Pielke Tygart Stepanova
Vitaly Stepanov, Yuliya Stepanova and Travis Tygart take a question from Prof. Roger Pielke at Tuesday's SGS lecture series.

Russian Whistleblowers Speak At Sports Governance Lecture Series

February 21, 2017 | General, Sports Governance, Neill Woelk

BOULDER — Former Russian athlete Yuliya Stepanova and her husband, Vitaly Stepanov — called by some the most important whistleblowers in the history of anti-doping — were surprise speakers Tuesday night at the University of Colorado's Sports Governance Center's Distinguished Lecture series.

The two appeared with scheduled speaker Travis Tygart, CEO of the U.S. Anti-Doping Agency, in the Petry and Harrington Family Auditorium at the CU Champions Center before a full house.

Tygart's topic, "Foxes In the Henhouse: From the Russian Doping Scandal to Global Anti-Doping Reform" tied directly to his special guests.

Stepanova, a standout track athlete, and her husband, a former employee of the Russian Anti-Doping Agency, provided the key testimony and evidence in a 2015 World Anti-Doping Agency investigation into the Russian Olympic doping program that ultimately resulted in roughly one third of the Russian Olympic team being banned from competing in the 2016 Rio Summer Olympics. The report accused Russia of a vast, systematic doping program that was state sponsored, with later reports from news agencies suggesting the program reached as high as the office of Russian President Vladimir Putin.

Tygart called the Stepanovs "the most important whistleblowers on the global scale of fair play the world has ever known."

The two gathered their information in 2013 and 2014, when Yuliya Stepanova began secretly recording her conversations with Russian athletic officials, including coaches, other athletes, trainers and doctors. They then took that information to a German filmmaker, who produced a documentary that brought the Russian doping system to light in 2014 and finally convinced WADA to begin its in-depth investigation.

The couple moved to Germany for their safety, but when her athlete information was hacked and their location revealed, they moved to the United States.

Stepanova has begun competing again as a "neutral" athlete, and has talked on the record a few times about their ordeal. The two also appeared in a 2016 edition of CBS' "60 Minutes," but their appearance Tuesday night is believed to be one of their first public appearances together since they fled their home country after being branded as "traitors" by Russian officials.

Stepanova, who was banned from competition in 2013 following abnormalities in her biological passport, said she decided to blow the whistle on the Russian program when she realized what a corrupt system it was.

"I decided I can either return to the system and do it again, or I could stay with my husband and do the right thing," she said.

Stepanova said when she began competing at the highest level in Russia, her coaches convinced her to begin doping. They told her that it was a "standard operation" and that everyone in the world was doing it.

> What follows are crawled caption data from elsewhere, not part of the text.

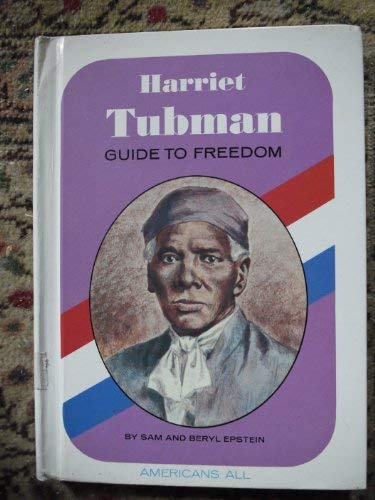 9780811645508: Harriet Tubman: Guide to Freedom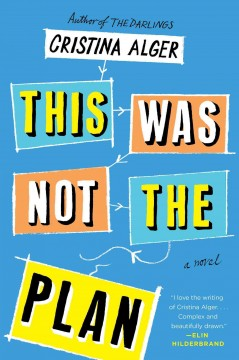 This was not the plan : a novel / Cristina Alger.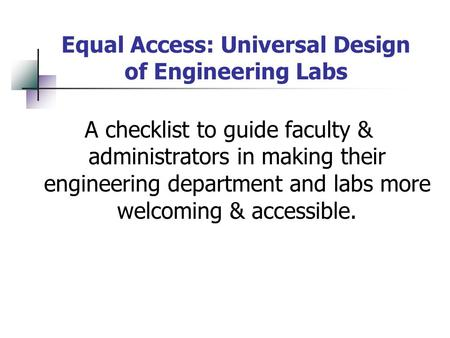 Equal Access: Universal Design of Engineering Labs A checklist to guide faculty & administrators in making their engineering department and labs more welcoming.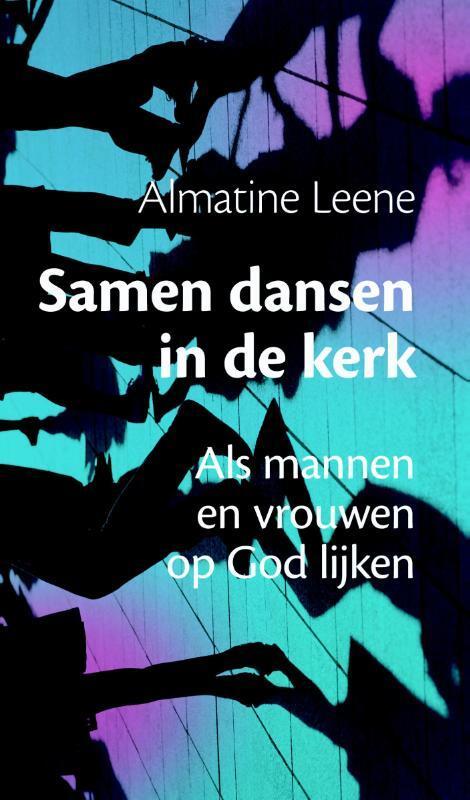 Samen dansen in de kerk Paperback Op werkdagen voor 23:00 uur besteld, volgende dag in huis Buijten En Schipperheijn, Drukkerij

"I believed my coaches," she said. "I believed in the system because I didn't know there was another way."

It was only after she began to compete on an international basis that she realized that all other athletes from other countries weren't doping — and after her positive test and ban, she and her husband decided to do their best to help uncover what has been called possibly the most widespread doping program in the history of sport.

Stepanov — who was never a part of the RUSADA cover-ups — said when he suggested improvements in the agency's operation to his superiors, he was told, "We decide who are the heroes and who will get caught."

Now, the two are not welcome in their native country and are despised by many of their former cohorts — particularly those athletes who were banned from competing in Rio.

"We made the decision as a family," Stepanov said. "And after we made it, there are no regrets."

The CU Sports Governance Center, headed by Prof. Roger Pielke, is in its second year of existence. The only academic program in America to be housed in a university athletic department, its mission is to conduct leading research, education and outreach related to the governance of sport. The Center is multi-disciplinary, problem-oriented and seeks to perform work with real world impacts.